Using a beelink mini s. Trying to duel boot. I created a new partition and even remarked it as efi. I created a boot disk which I had to use an alternative method than on the website because those were flat out not working.
Now it’s not detecting the efi. Which I’ve seen be an issue in the past. I would try to figure out how to just download and install Debian but the problem is that it’s 12. Yunohost needs 11.
I’m very (and I mean verryyyy) new to this. I was trying to do wsl before because I had learned how to wipe all of that every time I messed up.
But that didn’t work at all because that’s where I learned Debian downloads 12 and yunohost is working on 11 and won’t even try.
So I would appreciate any help with the knowledge that the most coding I’ve done in my life is web design. I understand css+ and none of this
I have gotten to install starting but no efi detected. Any help would be appreciated. I have googled every form of trying to correct this and my brain hurts.
Hi @LizzieBee, you can download Debian 11 from here: Debian -- Debian “bullseye” Installation Information
Often there is a benefit to downloading the non-free firmware. If you aren’t sure, I would just get it. You can click the amd64 link in the bottom corner for the netinstall of Debian 11 with non-free firmware included.
As for this:
If the first OS in your dual-boot setup is not using an EFI partition already, most likely you will not succeed with setting one up for your second system because the disk will be formatted MBR instead of GPT. If the first system is using an EFI partition, no need to create another one because generally multiple OS’s can share an EFI partition.
What is the other OS on the box? It looks like the Beelink Mini S comes with Windows 11, is that right? In that case I would guess there is already an EFI partition.
Where are you seeing that there is no EFI detected?
Other considerations: make sure secure boot is disabled in the BIOS settings, and the SATA controller is set to AHCI mode (not RAID or anything else). You may also need to disable the “fast startup” feature in Windows, which prevents it from releasing certain system resources when it is supposedly “off”.
Adding a few things to what was mentioned in the previous comment. Sorry if you know already but better double check.
- PCs have two boot modes: old-style “bios” mode that requires MBR on boot disk, and EFI that requires a GPT partition layout. Machines sold with Windows 10 or 11 have GPT-formatted disks because these OS versions require EFI boot.
- PC firmwares can allow either or both boot modes. On modern hardware EFI is recommended.
- There are extra EFI options which you can set in BIOS like Fastboot or Secure boot. Fastboot needs to be disabled and Secure boot can be handled by linux installs these days but still makes things a bit more difficult. To check in the firmware settings.
- Booting in EFI mode requires efi (boot) files to be in the ESP (EFI System Partition). This is preferably the first partition on the disk, formatted FAT32 and with EFI partition type (code EF00). See screenshot below for my system.
- Dual booting can be handled by grub (if installed, for example by Debian) or by other tools like rEFInd which is very flexible and can handle anything EFI, including on different disks, USB, DVDs etc.

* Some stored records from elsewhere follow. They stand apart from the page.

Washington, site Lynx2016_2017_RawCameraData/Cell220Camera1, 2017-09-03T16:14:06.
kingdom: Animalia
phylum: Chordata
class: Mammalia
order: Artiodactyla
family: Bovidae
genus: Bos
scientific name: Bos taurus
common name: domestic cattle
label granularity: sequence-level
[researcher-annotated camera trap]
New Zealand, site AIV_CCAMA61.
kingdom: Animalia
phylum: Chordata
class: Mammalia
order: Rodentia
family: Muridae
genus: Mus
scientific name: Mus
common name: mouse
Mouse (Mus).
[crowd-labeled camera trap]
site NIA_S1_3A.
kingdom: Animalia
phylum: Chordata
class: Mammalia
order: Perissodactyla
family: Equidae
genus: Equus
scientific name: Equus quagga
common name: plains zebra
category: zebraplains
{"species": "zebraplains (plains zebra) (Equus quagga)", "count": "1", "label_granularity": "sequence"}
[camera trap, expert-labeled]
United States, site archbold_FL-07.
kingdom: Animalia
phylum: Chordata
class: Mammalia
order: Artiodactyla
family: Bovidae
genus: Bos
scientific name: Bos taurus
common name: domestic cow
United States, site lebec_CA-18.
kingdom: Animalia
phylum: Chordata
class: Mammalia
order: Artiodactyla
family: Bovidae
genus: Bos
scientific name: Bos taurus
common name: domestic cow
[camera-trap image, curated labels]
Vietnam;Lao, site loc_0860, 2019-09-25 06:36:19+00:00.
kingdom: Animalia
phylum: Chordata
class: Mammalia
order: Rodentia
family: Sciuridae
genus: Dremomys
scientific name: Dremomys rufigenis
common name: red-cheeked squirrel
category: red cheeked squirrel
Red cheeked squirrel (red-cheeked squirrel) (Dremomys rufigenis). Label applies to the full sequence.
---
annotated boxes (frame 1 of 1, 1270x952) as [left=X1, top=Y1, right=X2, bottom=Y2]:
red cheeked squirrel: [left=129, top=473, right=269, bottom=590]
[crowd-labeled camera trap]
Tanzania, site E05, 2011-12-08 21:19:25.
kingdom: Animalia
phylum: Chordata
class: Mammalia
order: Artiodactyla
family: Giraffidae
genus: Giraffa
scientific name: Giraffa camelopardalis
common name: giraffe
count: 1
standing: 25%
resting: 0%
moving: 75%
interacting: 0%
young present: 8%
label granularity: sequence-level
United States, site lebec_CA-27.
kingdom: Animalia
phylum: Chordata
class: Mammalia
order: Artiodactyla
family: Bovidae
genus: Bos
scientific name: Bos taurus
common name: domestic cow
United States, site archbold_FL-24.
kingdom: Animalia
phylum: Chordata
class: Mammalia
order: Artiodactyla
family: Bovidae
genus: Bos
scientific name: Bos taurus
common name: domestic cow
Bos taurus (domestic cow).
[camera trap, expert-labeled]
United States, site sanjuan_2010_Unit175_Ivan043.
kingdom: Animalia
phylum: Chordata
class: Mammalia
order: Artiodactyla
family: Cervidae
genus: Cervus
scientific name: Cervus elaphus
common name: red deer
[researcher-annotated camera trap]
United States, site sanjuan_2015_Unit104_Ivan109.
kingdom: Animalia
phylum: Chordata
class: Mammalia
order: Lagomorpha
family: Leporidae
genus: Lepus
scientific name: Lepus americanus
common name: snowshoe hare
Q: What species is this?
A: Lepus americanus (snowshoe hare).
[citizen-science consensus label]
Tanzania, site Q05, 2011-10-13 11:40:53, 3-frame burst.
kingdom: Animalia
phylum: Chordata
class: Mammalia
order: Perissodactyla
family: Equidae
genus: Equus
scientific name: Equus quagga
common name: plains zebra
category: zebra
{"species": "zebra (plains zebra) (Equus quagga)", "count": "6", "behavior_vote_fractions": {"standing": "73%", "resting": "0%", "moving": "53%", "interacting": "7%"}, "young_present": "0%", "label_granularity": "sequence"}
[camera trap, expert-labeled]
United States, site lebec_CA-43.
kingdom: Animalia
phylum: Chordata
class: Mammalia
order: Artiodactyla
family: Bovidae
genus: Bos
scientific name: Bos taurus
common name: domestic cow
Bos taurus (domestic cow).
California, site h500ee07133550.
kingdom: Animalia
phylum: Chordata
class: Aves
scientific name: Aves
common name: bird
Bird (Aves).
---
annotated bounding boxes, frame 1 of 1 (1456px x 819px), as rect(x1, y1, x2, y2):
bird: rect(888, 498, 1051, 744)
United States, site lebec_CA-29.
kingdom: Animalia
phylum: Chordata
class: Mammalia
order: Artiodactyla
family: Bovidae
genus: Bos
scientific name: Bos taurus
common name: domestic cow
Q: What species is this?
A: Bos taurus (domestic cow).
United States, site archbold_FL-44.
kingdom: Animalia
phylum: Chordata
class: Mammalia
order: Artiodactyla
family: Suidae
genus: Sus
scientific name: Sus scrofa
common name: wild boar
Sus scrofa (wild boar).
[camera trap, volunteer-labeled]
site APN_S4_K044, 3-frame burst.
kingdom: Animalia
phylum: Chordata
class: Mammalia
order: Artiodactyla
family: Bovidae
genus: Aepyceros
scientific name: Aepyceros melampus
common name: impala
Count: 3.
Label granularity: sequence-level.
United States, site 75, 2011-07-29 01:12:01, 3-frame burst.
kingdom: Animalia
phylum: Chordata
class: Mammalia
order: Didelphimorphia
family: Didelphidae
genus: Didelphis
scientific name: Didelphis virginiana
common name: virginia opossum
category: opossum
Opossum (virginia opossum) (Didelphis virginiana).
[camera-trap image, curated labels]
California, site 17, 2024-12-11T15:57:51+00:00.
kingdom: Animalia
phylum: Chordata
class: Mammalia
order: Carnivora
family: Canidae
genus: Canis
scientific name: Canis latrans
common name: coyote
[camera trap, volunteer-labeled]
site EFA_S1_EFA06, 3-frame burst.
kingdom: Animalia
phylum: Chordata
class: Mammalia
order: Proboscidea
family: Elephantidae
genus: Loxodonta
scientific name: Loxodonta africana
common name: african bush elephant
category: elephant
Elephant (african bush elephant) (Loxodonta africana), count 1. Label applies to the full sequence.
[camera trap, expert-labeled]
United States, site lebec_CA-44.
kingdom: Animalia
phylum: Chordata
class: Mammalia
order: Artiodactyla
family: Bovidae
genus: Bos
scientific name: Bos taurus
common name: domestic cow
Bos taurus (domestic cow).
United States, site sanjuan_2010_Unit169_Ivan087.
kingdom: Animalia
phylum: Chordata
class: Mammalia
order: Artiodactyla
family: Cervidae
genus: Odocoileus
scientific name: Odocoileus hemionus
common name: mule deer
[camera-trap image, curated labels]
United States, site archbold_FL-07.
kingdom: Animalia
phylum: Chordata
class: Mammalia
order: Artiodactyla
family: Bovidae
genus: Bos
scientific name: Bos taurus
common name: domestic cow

If all of this makes sense then install should work… if you start from a live system, that live system has to boot in the desired mode (most likely EFI) otherwise EFI install will fail…
I did get safe boot disabled and also fast boot disabled. I saw that no efi was detected during the yunohost install. Even though windows 11 did have an efi section. I just partitioned and created a new one just in case that was the solution. This is my first time venturing into this realm so I am probably off the mark most times
I got yunohost to boot up to that point (aka) the bios was willing to grab the USB over the internal boot and I had started the graphical install process.
I will attempt to download and install Debian 11 as I saw that was a solution in a previous support thread when I had tried to Google the solution but it was when Debian 11 had just come out and honestly I’m very slow with all this. I am trying my best to keep up but I’ve only worked on anything windows related up to this point. I am not afraid to eff around on windows since I’ve been using a Windows PC since I was like 6 so I know if I go to far on that I can just do a clean wipe and try again. All of this is a little scary to me.
I just wanted to create a server I can keep movies on, access like a Google doc, and give my friend a place to upload all her social media images for cheap since I told her I’d help her on that. Now I feel out of my depth.
But I will implement what y’all have suggested tonight after work or tomorrow evening and I’ll get back to you. I thoroughly appreciate all of your time!
Before you begin, you will have to resize the Windows partition so there is space on the disk to install Debian. This is best done from within Windows itself (least chance of damaging the filesystem).
The Debian installer should notice there is an EFI partition. Just bear in mind you want to mount the EFI partition, but not format it because it has Windows stuff on there too.
If you get stumped anywhere, just take a screenshot or a photo and upload it to the thread. Most likely someone will be able to give you a hand.